All lines from the one containing "United States, site lebec_CA-44." through the end of the entries below should appear in the answer exactly, with no others.

BEGIN Provided entries

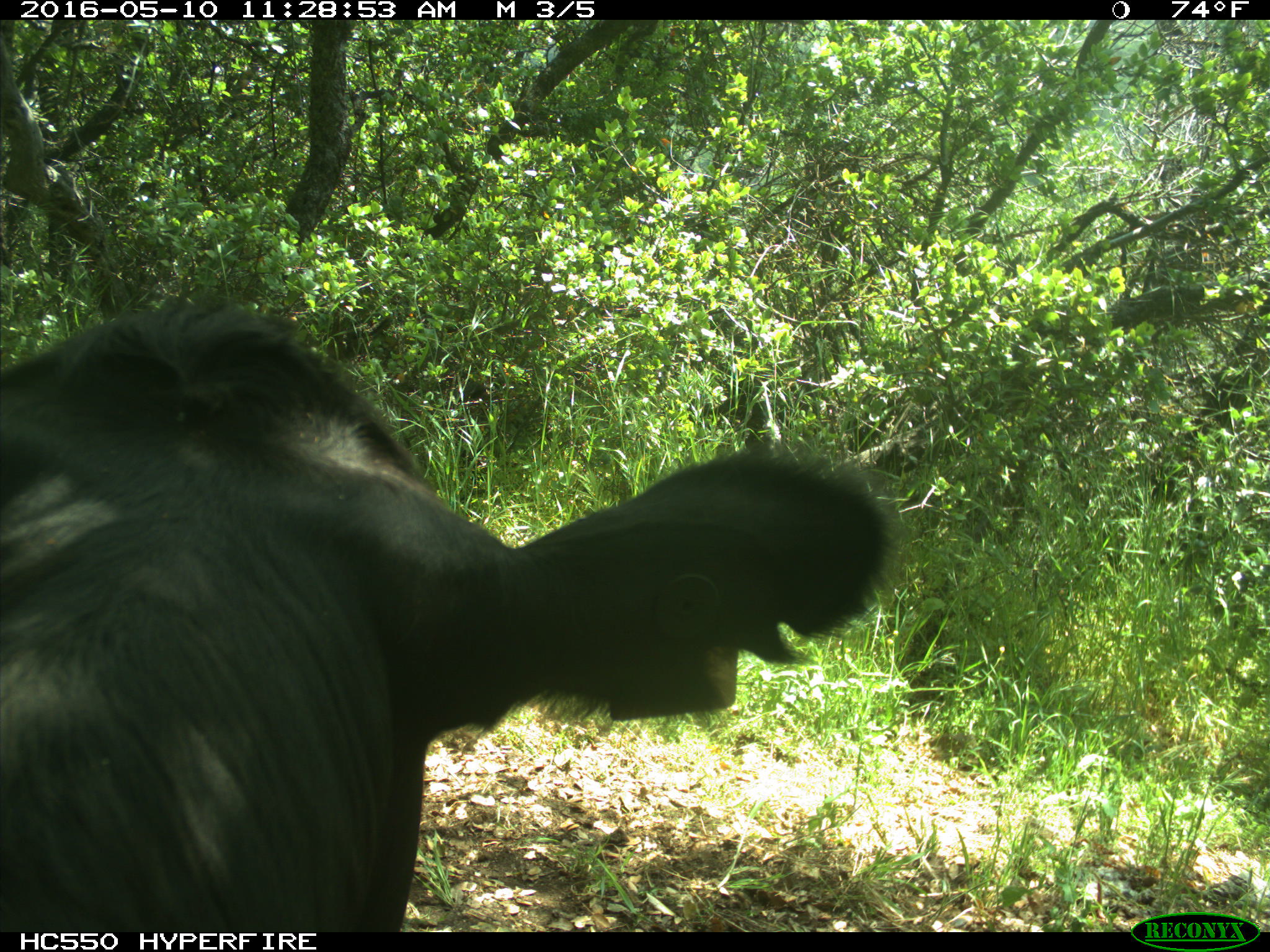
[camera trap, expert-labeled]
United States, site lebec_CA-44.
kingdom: Animalia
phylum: Chordata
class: Mammalia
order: Artiodactyla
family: Bovidae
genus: Bos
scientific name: Bos taurus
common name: domestic cow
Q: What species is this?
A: Bos taurus (domestic cow).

END Provided entries

• _Written solution_:
United States, site lebec_CA-44.
kingdom: Animalia
phylum: Chordata
class: Mammalia
order: Artiodactyla
family: Bovidae
genus: Bos
scientific name: Bos taurus
common name: domestic cow
Q: What species is this?
A: Bos taurus (domestic cow).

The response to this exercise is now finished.